Athletics will always be her main focus though, as evidenced by the mere fortnight she took for an end of season break, which included a holiday to Croatia with her boyfriend. She was back on the grind by early October.

Success in 2013 has given her a taste for more. Currently training in Dubai with her coach Goran Obradovic, she plans “five or six” indoor meetings in the new year before targeting the 2014 World Indoor Championships in Sopot. Her major target for the outdoor season is gold at the Zurich 2014 European Championships.

“I need to work more on my speed and the stability in my take-off foot,” says Spanovic, still breathless for the challenge.
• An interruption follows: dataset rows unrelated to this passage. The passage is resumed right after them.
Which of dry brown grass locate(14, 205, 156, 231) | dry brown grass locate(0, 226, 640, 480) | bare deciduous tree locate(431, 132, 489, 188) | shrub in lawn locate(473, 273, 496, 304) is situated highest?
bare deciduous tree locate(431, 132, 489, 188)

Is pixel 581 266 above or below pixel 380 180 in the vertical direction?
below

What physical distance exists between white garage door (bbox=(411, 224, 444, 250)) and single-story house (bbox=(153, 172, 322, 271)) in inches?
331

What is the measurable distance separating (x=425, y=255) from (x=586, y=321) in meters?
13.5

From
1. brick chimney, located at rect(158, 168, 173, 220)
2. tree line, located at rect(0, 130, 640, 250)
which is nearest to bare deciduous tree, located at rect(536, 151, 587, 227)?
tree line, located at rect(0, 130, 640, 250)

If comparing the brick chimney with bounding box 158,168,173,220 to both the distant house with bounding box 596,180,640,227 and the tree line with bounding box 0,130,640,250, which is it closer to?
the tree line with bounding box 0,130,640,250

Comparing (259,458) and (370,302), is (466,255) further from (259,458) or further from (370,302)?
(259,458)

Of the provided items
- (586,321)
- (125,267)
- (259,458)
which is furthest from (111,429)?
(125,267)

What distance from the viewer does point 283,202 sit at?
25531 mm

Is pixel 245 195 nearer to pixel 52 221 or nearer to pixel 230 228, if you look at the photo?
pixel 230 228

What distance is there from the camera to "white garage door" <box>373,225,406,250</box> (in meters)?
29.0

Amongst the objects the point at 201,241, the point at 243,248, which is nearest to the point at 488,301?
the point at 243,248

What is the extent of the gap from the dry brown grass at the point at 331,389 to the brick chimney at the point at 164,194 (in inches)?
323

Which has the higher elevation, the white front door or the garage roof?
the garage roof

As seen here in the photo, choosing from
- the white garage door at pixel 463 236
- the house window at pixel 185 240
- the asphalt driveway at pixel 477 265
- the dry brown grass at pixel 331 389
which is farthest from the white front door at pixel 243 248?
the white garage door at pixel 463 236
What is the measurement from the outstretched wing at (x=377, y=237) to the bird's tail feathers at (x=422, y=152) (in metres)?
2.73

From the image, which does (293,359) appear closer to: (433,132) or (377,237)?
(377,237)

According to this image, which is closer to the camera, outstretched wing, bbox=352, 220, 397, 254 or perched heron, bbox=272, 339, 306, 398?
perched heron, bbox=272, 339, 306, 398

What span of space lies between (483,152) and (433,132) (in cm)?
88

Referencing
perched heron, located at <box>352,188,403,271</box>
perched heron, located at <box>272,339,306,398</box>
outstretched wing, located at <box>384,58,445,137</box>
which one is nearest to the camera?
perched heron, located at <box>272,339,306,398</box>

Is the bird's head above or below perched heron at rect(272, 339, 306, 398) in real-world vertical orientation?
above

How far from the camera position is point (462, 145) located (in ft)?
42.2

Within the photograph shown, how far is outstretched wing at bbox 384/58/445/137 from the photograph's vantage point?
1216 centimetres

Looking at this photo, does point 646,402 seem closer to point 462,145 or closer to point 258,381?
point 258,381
Despite setting a national record of 6.82m en route to bronze in Moscow, the next step forward presents a huge challenge.

She insists the depth in quality of the women’s long jump is stronger than for some time, based on that fact that ten women jumped beyond 6.90m in 2013. And at the top of that the pile sits Brittney Reese, the double Olympic and five-times world champion (three outdoors and two indoors). She is unbeaten in major championship competition for five years.

So how can Spanovic stop the powerful US jumper?

“Well, I need to jump seven metres as quickly as possible, that is the only way. She [Reese] really is a spectacular jumper. Yet the girl I really admire is Darya Klishina. She is technically the best long jumper,” says Spanovic, who lost to her at the world youth champs in 2007.

“I love to watch videos of her, and the likes of Janay DeLoach and Shara Proctor, too. There are a lot of good jumpers.”